Vascular endothelial growth factor (VEGF) is crucial during physiological and pathological angiogenesis. Physiological angiogenesis mediates different processes such as female sexual cycle, wound healing, bone repair and tissue differentiation. Pathological angiogenesis involves tumor angiogenesis, characterized by an increase in VEGF secretion from tumor cells and the number of blood vessels around the tumor. The increment of blood vessels allows an increment of oxygen and nutrients necessary to support tumor growth and its metastasis . For that reason, VEGF has become an attractive target for cancer immunotherapy.

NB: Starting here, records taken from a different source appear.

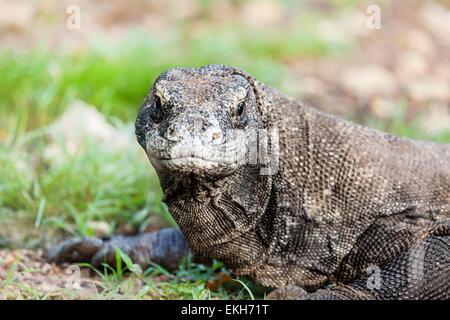 Portrait of  Komodo Dragon (Varanus komodoensis). Rinca - Stock Photo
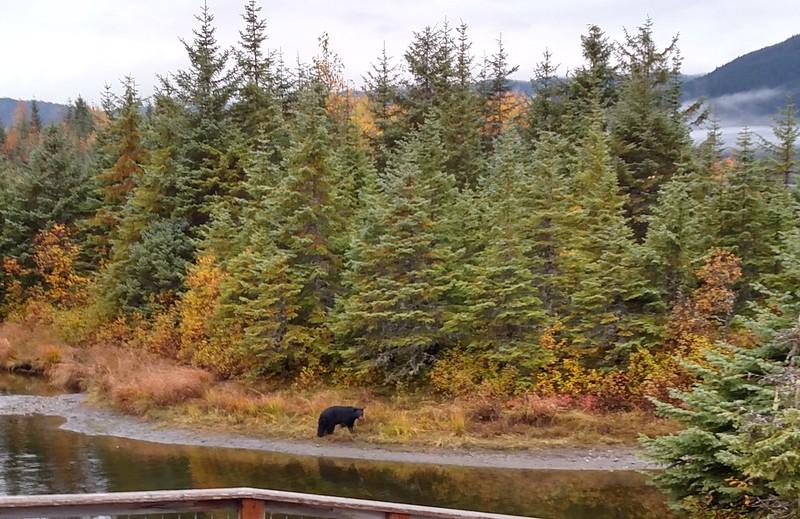 Black Bear at Mendenhall.jpg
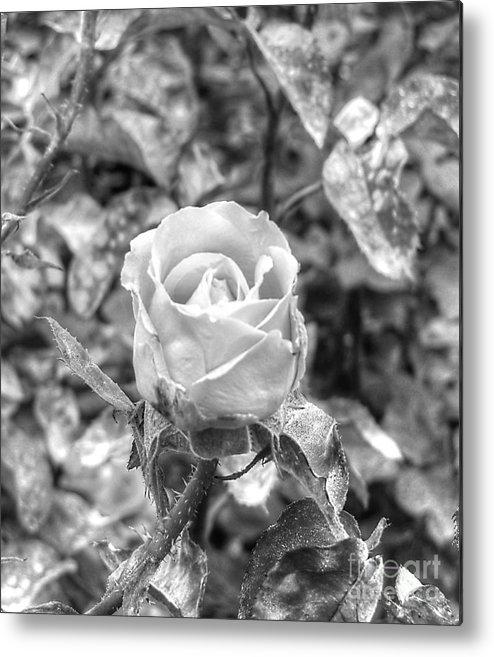 Rose Black Metal Print featuring the mixed media Rose Black by Yury Bashkin
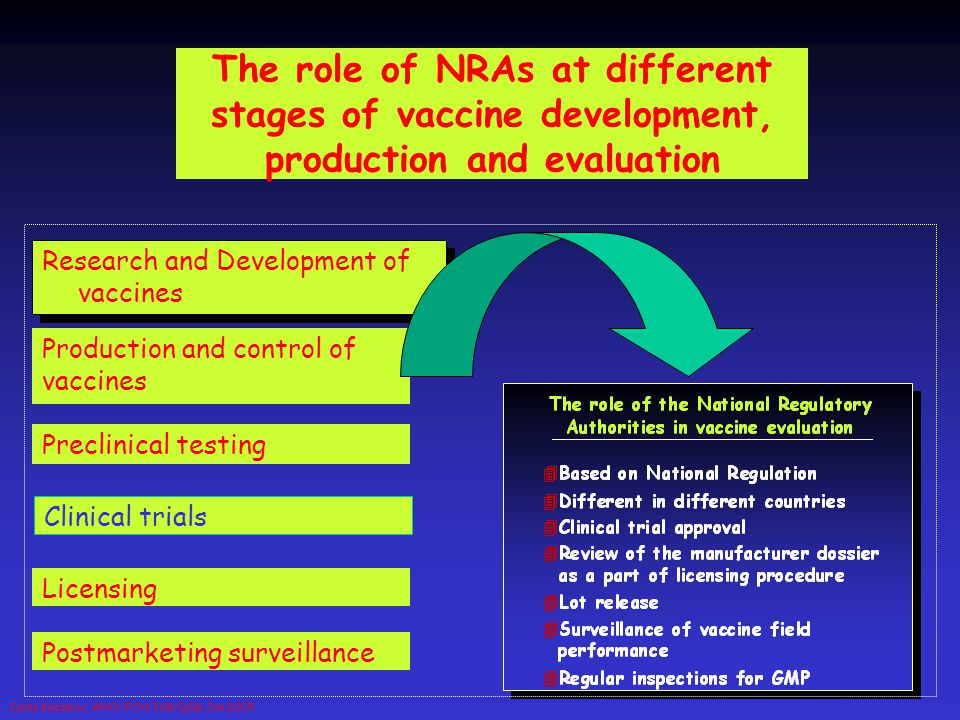 The role of NRAs at different stages of vaccine development, production and evaluation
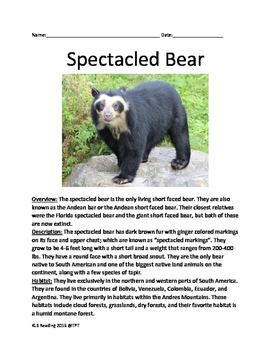 Spectacled Bear - informational article facts information questions word search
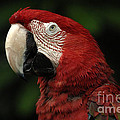 Macaw In Red by Bob Christopher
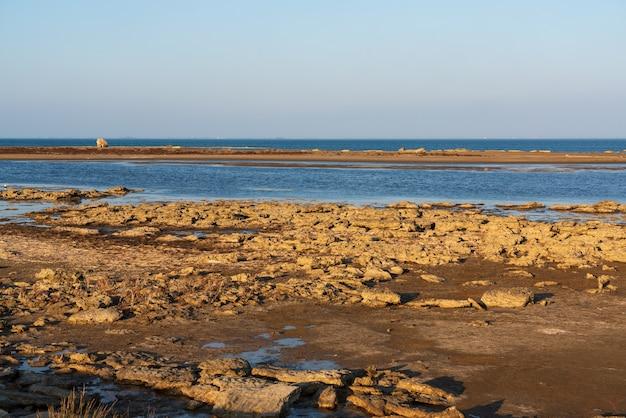 Low tide on the seaside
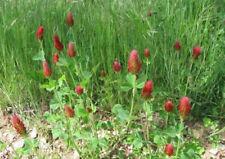 ~8000 Graines Trèfle de Perse Renversé Engrais Vert Trifolium Resupinatum Rose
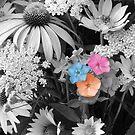 flowers by Areej27Jaafar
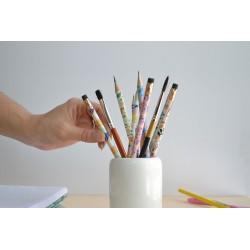 Lapiz con Diseños de Autor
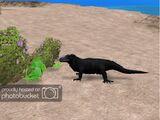Reptile and Amphibian Pack (Terrena Laxamentum)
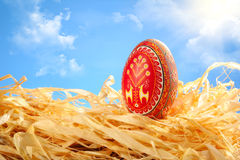 небо пасхального яйца предпосылки покрашенное Стоковое Фото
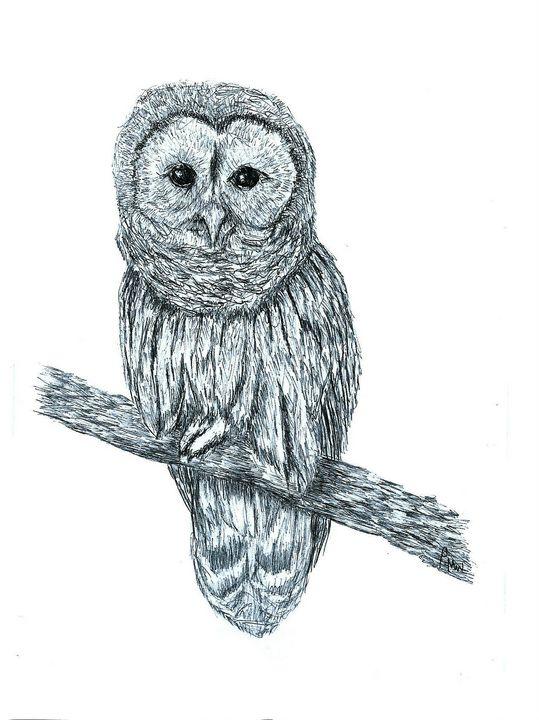 Barn Owl In Black Biro Pen - red-amber65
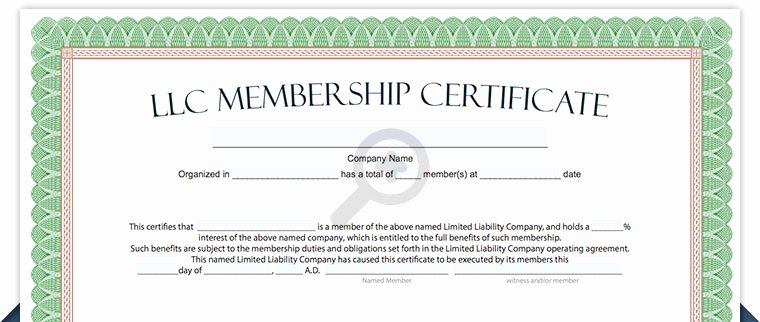 Llc Membership Certificates Templates Awesome Llc Membership Certificate Free Limited Liability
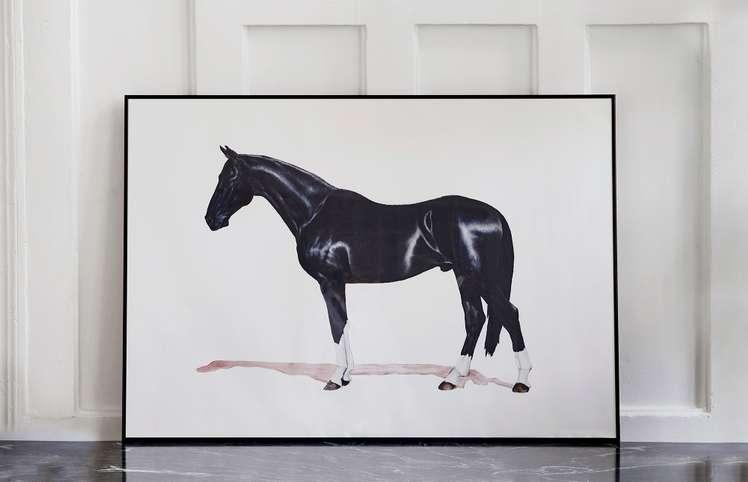 Häst, 2016, Johan Ray Pedersen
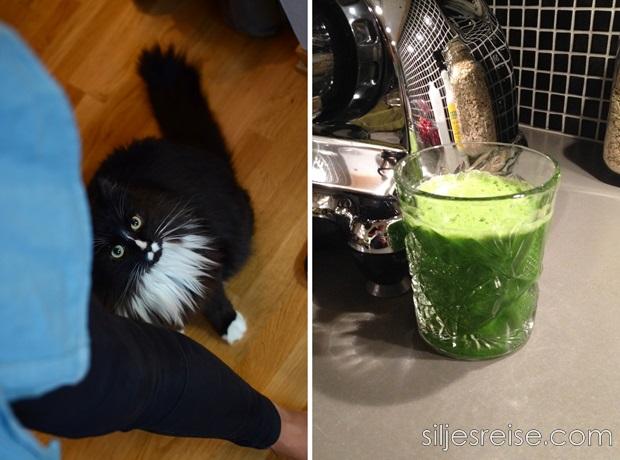 Grønn juice blogg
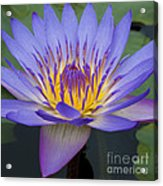 Blue Water Lily - Nymphaea Acrylic Print by Heiko Koehrer-Wagner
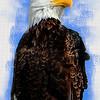 Bald Eagle Textured Portrait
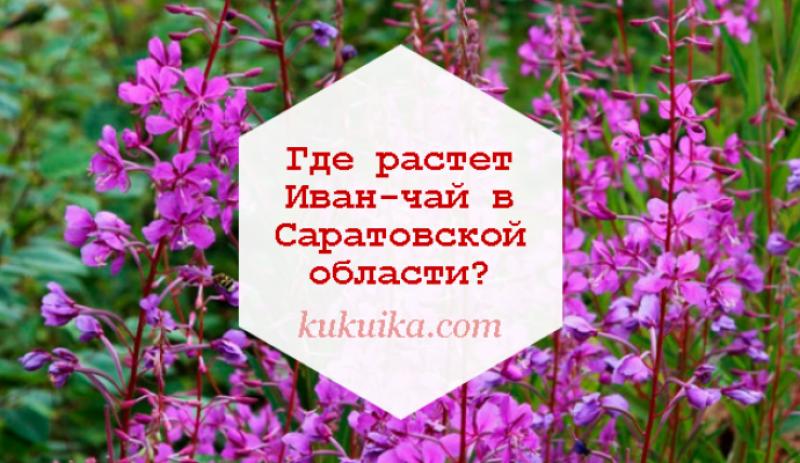 Где растет Иван-чай в Саратовской области?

CIGB-247 is a cancer therapeutic vaccine that uses as antigen a recombinant mutated version of human VEGF. This VEGF-based vaccine has two different formulations with the adjuvants VSSP or aluminum phosphate, in both cases with clinical evaluations in cancer patients [2, 3]. Both vaccine formulations showed an excellent safety profile and elicited specific IgG antibodies able to decrease VEGF levels within platelets [2, 3]. “Platelet VEGF” has been chosen as methodology to evaluate the effect of this active immunotherapy on VEGF levels because it was associated with those groups of individuals that exhibited the best specific humoral response, and the variation of “platelet VEGF” showed the strongest negative correlation with VEGF-specific IgG antibody levels . This methodology, known as “platelet VEGF”, is based on the estimation of VEGF within platelets by subtracting the plasma VEGF level from the serum level and dividing this by the platelet count, and then this latter expression is additionally corrected by the hematocrit .
VEGF reduction induced by Bevacizumab, a monoclonal antibody directed to human VEGF and approved for the treatment of some tumors [6,7,8,9,10], has been associated with the adverse effects observed for this type of immunotherapy, also denoted as anti-VEGF class toxicities. These adverse effects including hypertension, hemorrhage, gastrointestinal perforation, cardiac events, thromboembolism and proteinuria are considered downstream consequences of inhibition of VEGF-signaling pathways, important in the regulation and maintenance of the microvasculature . The large magnitude of this inhibition is due to the high amount of monoclonal antibody that is administered to achieve a therapeutic effect leading in turn to a high rate of free VEGF abrogation. For example, Karp and colleagues have demonstrated that after 2 h of the Bevacizumab infusion, patients could experience a complete neutralization of their free circulating VEGF .
With the aim to investigate the magnitude of platelet VEGF reduction induced by the antibody response elicited in cancer patients vaccinated with CIGB-247, these values were compared with those obtained in healthy individuals. Cancer patients were those subjects recruited in CENTAURO and CENTAURO-2 clinical trials [2, 3], and healthy individuals were carefully selected for this purpose.
Healthy individuals comprised 36 women and 57 men. Age ranged between 16 and 72 years (Additional file 1). Individuals with history of cancer, inflammatory diseases, diabetes, sicklemia, anti-inflammatory drug use, or women in menstrual period were excluded from the study. Informed consent was obtained for all individuals in accordance to institutional practice.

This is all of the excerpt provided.